Directions: Locate the line containing "169, 661, 262]?" in the material below. Copy that line and all following lines through the end exactly, omitting any pictures.

Supplied records:
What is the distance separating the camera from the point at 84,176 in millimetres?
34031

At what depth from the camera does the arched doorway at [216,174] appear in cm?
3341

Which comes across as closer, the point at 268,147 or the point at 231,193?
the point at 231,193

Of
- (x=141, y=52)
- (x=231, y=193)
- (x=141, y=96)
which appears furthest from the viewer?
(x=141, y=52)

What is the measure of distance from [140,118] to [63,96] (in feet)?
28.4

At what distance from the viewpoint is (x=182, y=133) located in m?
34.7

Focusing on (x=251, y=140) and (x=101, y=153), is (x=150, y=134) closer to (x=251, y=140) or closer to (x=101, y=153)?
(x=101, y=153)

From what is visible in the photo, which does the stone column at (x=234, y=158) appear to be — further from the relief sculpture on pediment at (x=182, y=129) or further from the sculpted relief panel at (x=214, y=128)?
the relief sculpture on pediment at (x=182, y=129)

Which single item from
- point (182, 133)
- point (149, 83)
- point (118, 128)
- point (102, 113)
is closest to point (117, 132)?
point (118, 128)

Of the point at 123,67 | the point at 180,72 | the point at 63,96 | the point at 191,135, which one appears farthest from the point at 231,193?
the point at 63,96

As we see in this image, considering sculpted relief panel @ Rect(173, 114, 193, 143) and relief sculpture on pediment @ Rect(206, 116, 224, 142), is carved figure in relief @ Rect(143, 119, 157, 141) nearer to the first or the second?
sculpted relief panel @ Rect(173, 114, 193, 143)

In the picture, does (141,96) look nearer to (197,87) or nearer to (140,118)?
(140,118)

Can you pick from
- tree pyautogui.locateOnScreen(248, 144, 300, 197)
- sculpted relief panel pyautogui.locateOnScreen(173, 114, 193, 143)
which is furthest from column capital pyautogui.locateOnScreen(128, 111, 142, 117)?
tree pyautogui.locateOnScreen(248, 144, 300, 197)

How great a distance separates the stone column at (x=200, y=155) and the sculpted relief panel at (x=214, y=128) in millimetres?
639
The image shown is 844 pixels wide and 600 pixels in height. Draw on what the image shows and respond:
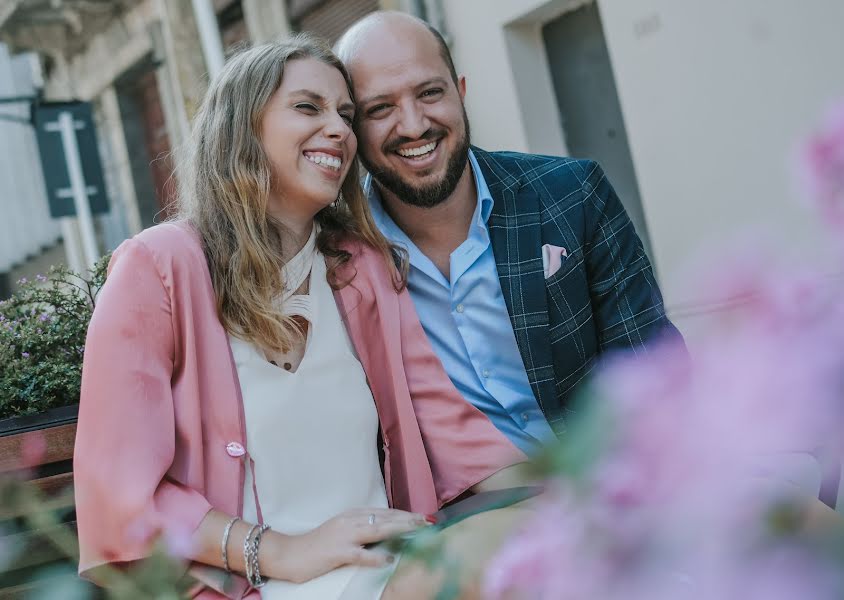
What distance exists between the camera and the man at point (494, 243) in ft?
8.24

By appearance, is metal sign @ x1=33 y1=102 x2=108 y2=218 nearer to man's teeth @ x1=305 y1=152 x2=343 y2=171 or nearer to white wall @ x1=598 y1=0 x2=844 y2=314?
white wall @ x1=598 y1=0 x2=844 y2=314

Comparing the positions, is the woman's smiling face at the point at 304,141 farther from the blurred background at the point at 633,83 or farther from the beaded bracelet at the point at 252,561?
the beaded bracelet at the point at 252,561

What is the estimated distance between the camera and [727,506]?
1.14ft

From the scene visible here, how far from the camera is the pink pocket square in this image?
2.57m

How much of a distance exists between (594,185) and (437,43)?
0.69 m

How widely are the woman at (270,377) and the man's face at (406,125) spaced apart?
7.6 inches

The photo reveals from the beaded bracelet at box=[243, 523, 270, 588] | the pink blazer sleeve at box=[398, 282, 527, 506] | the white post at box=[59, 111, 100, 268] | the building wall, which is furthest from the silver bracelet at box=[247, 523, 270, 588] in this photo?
the white post at box=[59, 111, 100, 268]

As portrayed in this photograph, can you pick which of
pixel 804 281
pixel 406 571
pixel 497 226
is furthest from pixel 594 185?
pixel 804 281

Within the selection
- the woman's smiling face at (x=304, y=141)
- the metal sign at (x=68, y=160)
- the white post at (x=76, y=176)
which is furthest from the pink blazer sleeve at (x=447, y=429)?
the metal sign at (x=68, y=160)

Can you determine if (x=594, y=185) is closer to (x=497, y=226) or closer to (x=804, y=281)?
(x=497, y=226)

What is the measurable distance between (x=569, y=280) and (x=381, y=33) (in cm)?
94

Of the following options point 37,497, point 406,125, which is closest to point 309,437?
point 37,497

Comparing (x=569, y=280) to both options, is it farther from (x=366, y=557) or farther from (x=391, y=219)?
(x=366, y=557)

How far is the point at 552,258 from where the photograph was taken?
2580 millimetres
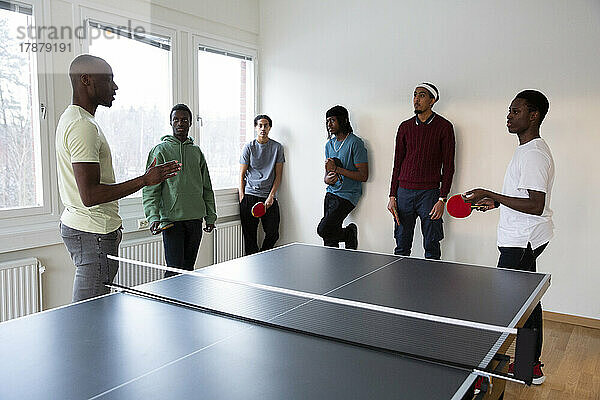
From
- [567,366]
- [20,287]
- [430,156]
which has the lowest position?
[567,366]

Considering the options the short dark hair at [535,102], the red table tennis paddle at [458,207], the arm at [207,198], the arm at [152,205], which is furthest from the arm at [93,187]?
the short dark hair at [535,102]

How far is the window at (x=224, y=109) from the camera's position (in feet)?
16.2

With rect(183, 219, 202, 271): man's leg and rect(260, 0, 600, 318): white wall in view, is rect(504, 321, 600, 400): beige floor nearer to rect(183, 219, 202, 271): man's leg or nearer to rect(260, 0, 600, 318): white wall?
rect(260, 0, 600, 318): white wall

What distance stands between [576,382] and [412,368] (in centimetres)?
217

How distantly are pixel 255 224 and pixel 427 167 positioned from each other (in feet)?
5.75

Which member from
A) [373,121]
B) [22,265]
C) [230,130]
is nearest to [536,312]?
[373,121]

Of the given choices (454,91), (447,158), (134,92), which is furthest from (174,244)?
(454,91)

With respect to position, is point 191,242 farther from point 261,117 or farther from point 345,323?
point 345,323

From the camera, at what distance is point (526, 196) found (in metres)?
2.77

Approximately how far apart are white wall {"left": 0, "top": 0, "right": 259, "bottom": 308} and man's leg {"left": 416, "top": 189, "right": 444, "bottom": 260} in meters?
1.93

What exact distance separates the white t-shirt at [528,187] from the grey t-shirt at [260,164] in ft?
8.75

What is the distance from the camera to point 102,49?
13.0ft

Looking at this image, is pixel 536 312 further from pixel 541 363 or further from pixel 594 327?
pixel 594 327

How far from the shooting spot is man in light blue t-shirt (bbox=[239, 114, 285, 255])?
5.16m
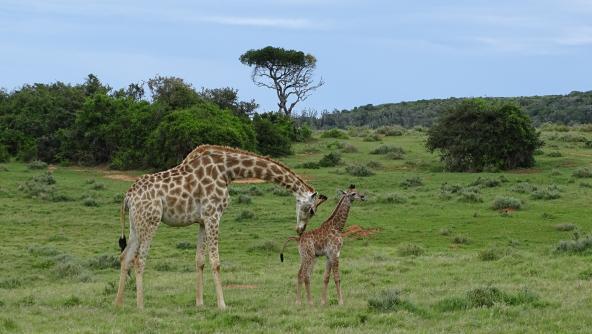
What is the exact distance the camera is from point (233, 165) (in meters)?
13.0

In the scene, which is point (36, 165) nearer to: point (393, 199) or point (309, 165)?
point (309, 165)

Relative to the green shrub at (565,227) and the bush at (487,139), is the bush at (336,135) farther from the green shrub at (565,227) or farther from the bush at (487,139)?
the green shrub at (565,227)

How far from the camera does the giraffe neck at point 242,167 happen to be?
12891 mm

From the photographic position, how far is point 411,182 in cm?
3497

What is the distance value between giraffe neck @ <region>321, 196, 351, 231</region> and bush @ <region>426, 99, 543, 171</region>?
2960 cm

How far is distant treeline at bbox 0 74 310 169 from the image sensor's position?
4291 cm

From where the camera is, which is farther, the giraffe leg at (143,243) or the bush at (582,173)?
the bush at (582,173)

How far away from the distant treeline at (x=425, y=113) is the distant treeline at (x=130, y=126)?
42.9 metres

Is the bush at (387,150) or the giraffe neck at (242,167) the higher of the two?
the giraffe neck at (242,167)

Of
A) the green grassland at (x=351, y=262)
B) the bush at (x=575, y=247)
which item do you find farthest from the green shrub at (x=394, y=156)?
the bush at (x=575, y=247)

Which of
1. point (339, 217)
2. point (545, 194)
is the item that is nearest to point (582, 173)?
point (545, 194)

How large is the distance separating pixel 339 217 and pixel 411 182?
75.9 feet

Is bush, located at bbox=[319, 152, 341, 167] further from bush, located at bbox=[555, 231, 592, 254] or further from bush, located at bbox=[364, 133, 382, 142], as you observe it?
bush, located at bbox=[555, 231, 592, 254]

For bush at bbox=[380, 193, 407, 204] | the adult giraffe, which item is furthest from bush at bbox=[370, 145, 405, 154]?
the adult giraffe
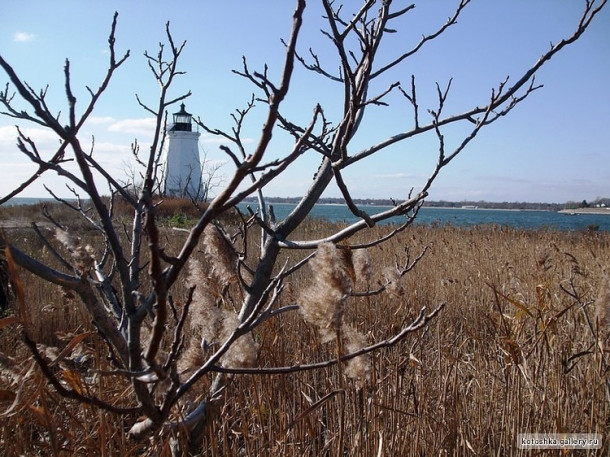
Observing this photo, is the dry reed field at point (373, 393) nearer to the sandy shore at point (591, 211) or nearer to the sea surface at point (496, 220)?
the sea surface at point (496, 220)

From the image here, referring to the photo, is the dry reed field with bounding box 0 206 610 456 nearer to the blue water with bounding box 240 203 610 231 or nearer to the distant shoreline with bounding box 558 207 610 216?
the blue water with bounding box 240 203 610 231

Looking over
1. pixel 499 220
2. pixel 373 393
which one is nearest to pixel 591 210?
pixel 499 220

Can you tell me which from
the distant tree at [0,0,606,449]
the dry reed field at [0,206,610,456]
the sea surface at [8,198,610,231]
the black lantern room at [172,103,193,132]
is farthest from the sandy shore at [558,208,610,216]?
the distant tree at [0,0,606,449]

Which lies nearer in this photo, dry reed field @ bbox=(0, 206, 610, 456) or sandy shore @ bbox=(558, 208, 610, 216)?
dry reed field @ bbox=(0, 206, 610, 456)

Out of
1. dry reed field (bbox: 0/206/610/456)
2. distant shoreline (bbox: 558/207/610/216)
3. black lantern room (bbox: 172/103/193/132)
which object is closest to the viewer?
dry reed field (bbox: 0/206/610/456)

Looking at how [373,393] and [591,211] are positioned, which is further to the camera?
[591,211]

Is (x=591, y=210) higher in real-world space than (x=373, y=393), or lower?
lower

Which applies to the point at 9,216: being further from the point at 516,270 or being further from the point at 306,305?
the point at 306,305

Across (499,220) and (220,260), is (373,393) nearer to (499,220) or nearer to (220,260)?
(220,260)

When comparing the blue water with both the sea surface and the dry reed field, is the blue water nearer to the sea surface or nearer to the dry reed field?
the sea surface

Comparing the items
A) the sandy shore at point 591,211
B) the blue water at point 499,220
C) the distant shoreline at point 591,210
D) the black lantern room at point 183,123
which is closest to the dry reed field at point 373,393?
the blue water at point 499,220

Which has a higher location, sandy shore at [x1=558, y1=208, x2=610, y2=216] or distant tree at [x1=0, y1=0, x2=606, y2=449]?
distant tree at [x1=0, y1=0, x2=606, y2=449]

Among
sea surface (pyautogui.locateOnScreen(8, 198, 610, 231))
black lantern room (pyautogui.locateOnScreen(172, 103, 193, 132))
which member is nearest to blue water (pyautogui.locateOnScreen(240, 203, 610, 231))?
sea surface (pyautogui.locateOnScreen(8, 198, 610, 231))

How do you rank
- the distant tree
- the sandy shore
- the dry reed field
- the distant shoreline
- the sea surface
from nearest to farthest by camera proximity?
the distant tree
the dry reed field
the sea surface
the distant shoreline
the sandy shore
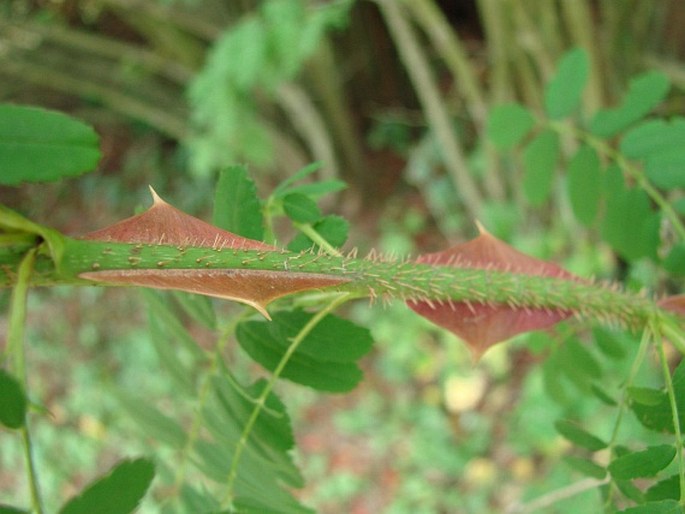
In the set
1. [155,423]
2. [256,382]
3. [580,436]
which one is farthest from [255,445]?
[580,436]

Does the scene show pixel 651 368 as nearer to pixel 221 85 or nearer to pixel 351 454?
pixel 351 454

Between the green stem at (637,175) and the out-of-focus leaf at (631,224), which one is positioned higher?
the green stem at (637,175)

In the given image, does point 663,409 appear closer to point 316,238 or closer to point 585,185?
point 316,238

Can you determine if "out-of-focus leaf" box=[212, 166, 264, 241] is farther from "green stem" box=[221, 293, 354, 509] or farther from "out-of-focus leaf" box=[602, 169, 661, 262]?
"out-of-focus leaf" box=[602, 169, 661, 262]

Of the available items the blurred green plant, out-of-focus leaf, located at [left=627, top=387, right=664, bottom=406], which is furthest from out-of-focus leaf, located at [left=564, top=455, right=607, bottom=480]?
out-of-focus leaf, located at [left=627, top=387, right=664, bottom=406]

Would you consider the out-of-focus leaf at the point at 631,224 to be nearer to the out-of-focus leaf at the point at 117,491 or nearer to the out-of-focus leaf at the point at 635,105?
the out-of-focus leaf at the point at 635,105

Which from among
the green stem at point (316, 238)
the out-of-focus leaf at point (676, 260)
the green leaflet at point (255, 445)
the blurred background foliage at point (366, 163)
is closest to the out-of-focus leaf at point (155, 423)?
the green leaflet at point (255, 445)
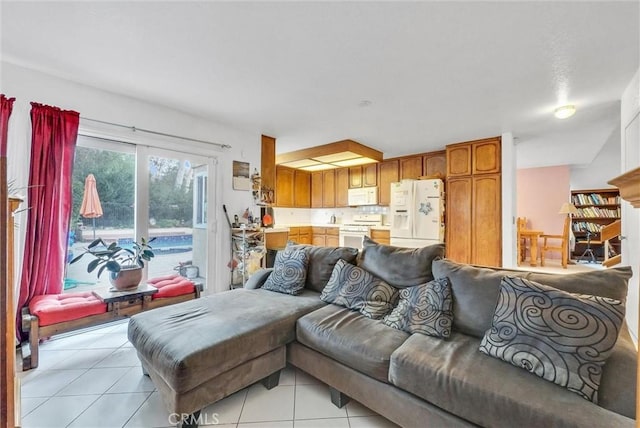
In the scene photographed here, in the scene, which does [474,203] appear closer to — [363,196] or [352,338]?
[363,196]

Result:
Can you determine if "out-of-focus leaf" box=[212, 166, 264, 241] is farther from "green stem" box=[221, 293, 354, 509] or farther from "out-of-focus leaf" box=[602, 169, 661, 262]?
"out-of-focus leaf" box=[602, 169, 661, 262]

Of the available items the blurred green plant, out-of-focus leaf, located at [left=627, top=387, right=664, bottom=406], which is furthest from out-of-focus leaf, located at [left=564, top=455, right=607, bottom=480]?
out-of-focus leaf, located at [left=627, top=387, right=664, bottom=406]

Would you consider the out-of-focus leaf at the point at 631,224 to be nearer to the out-of-focus leaf at the point at 117,491 or nearer to the out-of-focus leaf at the point at 635,105?
the out-of-focus leaf at the point at 635,105

Which from among
the green stem at point (316, 238)
the out-of-focus leaf at point (676, 260)
the green leaflet at point (255, 445)
the blurred background foliage at point (366, 163)
is closest to the out-of-focus leaf at point (155, 423)?
the green leaflet at point (255, 445)
In the scene photographed here, in the scene, which does [474,203] appear closer to — [363,196] or [352,338]?
[363,196]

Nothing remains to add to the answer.